__Deine Aufgabe__. Gib die Zeilen von der Zeile mit „From the alternatives“ bis zum Ende der Einträge unverändert wieder, wobei die Anfangs- und die Endzeile dazugehören.

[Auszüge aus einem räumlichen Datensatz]
-----
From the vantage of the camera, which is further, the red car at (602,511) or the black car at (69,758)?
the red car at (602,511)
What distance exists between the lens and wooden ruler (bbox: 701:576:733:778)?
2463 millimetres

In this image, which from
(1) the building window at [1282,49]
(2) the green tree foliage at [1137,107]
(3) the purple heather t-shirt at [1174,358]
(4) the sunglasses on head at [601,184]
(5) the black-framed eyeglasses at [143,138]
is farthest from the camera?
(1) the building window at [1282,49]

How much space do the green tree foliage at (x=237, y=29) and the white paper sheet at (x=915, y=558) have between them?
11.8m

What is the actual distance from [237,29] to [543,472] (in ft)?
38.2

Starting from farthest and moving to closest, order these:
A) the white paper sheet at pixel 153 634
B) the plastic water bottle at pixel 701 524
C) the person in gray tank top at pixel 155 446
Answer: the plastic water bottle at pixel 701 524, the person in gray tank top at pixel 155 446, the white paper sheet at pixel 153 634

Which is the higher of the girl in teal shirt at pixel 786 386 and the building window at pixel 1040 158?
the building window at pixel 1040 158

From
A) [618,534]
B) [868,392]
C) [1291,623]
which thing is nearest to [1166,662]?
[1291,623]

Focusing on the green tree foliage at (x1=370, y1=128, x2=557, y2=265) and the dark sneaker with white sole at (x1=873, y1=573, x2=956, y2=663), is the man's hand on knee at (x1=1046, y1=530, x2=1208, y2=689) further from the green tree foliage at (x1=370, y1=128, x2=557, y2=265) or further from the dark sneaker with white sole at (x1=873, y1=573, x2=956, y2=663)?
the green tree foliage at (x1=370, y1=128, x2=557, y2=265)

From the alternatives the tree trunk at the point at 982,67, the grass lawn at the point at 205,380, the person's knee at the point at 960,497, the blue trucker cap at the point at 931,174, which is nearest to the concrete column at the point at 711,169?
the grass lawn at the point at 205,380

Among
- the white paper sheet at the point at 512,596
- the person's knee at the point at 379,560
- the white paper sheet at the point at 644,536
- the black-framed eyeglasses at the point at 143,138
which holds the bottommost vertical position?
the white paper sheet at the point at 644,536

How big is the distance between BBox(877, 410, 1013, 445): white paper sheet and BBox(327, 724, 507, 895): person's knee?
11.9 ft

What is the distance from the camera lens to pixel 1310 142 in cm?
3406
-----
__Lösung der Aufgabe__.
From the alternatives the tree trunk at the point at 982,67, the grass lawn at the point at 205,380, the person's knee at the point at 960,497, the blue trucker cap at the point at 931,174, which is nearest to the concrete column at the point at 711,169?
the grass lawn at the point at 205,380

Among
- the white paper sheet at the point at 512,596
- the person's knee at the point at 379,560
- the white paper sheet at the point at 644,536
- the black-framed eyeglasses at the point at 143,138
which holds the bottommost vertical position?
the white paper sheet at the point at 644,536

How big is the distance between BBox(877, 410, 1013, 445): white paper sheet and BBox(327, 724, 507, 895): person's knee?
11.9 ft

What is the distance from the camera lens to pixel 1310 142 in cm?
3406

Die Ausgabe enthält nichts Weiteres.